This is a different topic for me. I would rather write about teaching, parenting, and what’s best for kids. But I’m often asked about my affiliations, my political leanings, and my feelings about other issues. First, there is no other issue right now for me. I feel a sense of urgency about the course of public education in this country, and I believe that every other issue facing us relies on its outcomes. Also, I’m not a member of any political party and I refuse to be labeled as liberal or conservative. I am a parent, an educator, and an American who lives in an increasingly global society.
I see lots of partisan and ideological finger pointing in education discussions. I want to share the things I’ve learned about all of this, with the hopes of easing up on the divisiveness. You see, partisanship is just another distraction. This is too important for distractions.
The education “reform” movement, spearheaded by the likes of Arne Duncan, Democrats for Education Reform (DFER), Michelle Rhee, Bill Gates, and other notable names in the news, is led by a bunch of people who proclaim themselves as Democrats. Following their work and loving every minute of it are such notable names as Jeb Bush, Rupert Murdoch, Chris Christie, Tony Bennett, and (arguably) Mitt Romney, who proclaim themselves as Republicans.
So, here’s what we have to deal with: the reform movement that is dismantling our public schools is a firmly bipartisan nightmare. That’s because party politics have nothing to do with this. It’s all about the Benjamins.
The current uprising we’re seeing among parents, teachers, and students is motivating and inspirational. Well, most of the time. You see, what caused parents to wake up and start boycotting standardized tests and the Common Core State Standards had nothing to do with partisan politics. Actually, it had nothing to do with politics at all. It came about because parents love their kids. When our kids are suffering, we take action. I reminded New York Education Commissioner John King about this recently. Our motivations don’t come from our stances on other issues.
However, a deeper look into what’s happening also makes a lot of us realize that our own kids aren’t the only stake in this game. We also are coming around to the idea that the future of our country is at stake. I hope that this is going to open the doors to a new, larger public movement. We are now waking up to the realities of living under common national education standards, corporate data mining, and specialized learning. And this is where we really need to start to come together.
I’ve seen a lot of folks try to equate this issue with several other issues around us, which all apparently have a left vs. right or liberal vs. conservative or Democrat vs. Republican vibe to them. This is not an issue that can be divided along those lines. This is an issue that has no lines drawn in the sand or political parties to blame.
Here are a few points to consider:
- This is not a progressive agenda. I am a progressive educator–meaning I believe that the world is changing too fast to be using Industrial Age techniques to teach Information Age kids. Just because the “reformers” call themselves Democrats doesn’t mean they are progressive, in any sense of the word. They are corporate puppets, stooges, and panderers.

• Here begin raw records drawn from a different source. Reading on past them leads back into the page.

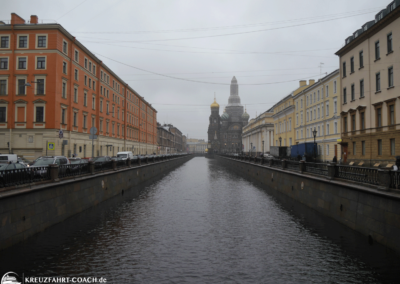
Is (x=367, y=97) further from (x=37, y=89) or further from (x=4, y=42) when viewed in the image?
(x=4, y=42)

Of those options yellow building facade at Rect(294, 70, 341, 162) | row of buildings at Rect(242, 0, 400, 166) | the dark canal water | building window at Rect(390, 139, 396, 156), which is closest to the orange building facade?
the dark canal water

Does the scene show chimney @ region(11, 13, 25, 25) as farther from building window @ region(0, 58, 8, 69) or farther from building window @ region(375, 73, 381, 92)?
building window @ region(375, 73, 381, 92)

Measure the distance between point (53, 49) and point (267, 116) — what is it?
70958 millimetres

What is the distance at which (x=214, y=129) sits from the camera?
612ft

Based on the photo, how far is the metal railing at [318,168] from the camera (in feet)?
55.2

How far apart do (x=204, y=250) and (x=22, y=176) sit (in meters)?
7.02

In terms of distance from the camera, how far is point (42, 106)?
38.3m

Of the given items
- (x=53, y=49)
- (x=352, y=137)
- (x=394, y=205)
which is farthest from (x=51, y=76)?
(x=394, y=205)

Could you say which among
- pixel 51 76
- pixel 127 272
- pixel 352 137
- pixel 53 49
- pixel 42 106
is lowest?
pixel 127 272

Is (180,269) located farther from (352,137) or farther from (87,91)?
(87,91)

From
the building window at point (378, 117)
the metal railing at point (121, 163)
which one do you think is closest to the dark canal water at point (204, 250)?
the metal railing at point (121, 163)

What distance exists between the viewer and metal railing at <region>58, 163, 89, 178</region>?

- This is not a conservative agenda. I am also a conservative educator–meaning I do not believe that public education should be changed to become a Federal and nationalized system. Again, corporations are not automatically conservative. They aren’t anything other than self-serving and profit-minded. And education policy should be advised and led by educators, not politicians or corporations.
- This is not socialism or communism. Those two terms refer to the means of production and resources being either controlled or taken over by the state and distributed as equally as possible. That’s not even close to what’s happening with education. This “reform” movement is corporate-run, with the government in partnership.
- This is not fascism. Fascism generally refers to extreme nationalism and the totalitarianism that comes with it. I haven’t seen anyone equate over-the-top American pride with the Common Core State Standards, especially since it was basically sneaked past us before we knew about it. And this isn’t Nazism. If it were, then the government would have taken over the corporations in order to serve its own purposes. If anything, we’re seeing the reverse.
- This has nothing to do with redistribution of wealth from the rich to the poor. No wealth is being redistributed to the poor, other than the grants and contributions of billionaires and corporations in support of the privatization of schools for their own purposes.
- This is, absolutely, a means for indoctrination. But not for or against any ideology, religion, or political party. This is how wealthy corporate owners and investors get to secure their own future–by setting our kids up to serve their place in it.
I want to emphasize that last point. This is a corporate agenda. This is the planning and preparation stage for the America that has been dreamed up by CEOs and other assorted moneybags who have not a shred of national pride or sense of community. This also isn’t just about a $500 billion industry known as public education; this is about the future!
This is unprecedented and never before seen in our country. Our corporate leaders, our billionaires, and most of our government leaders have become equal partners in this takeover. Their kids are secure in their futures, as they will grow to take their places among the movers and the shakers and the innovators and the owners in the United States.
The rest of us? Well, our kids have futures that are guided based on what they can accomplish against the national standards in place in 46 states, the tests that are measuring their standardized skills, and the data tracking that will determine their best course of study and work.
And if you think those national standards promise that every kid will be ready to be successful in 21st century America, you need to ask yourself what “successful” means in that context. It’s taking on a very different meaning than what we’re used to hearing.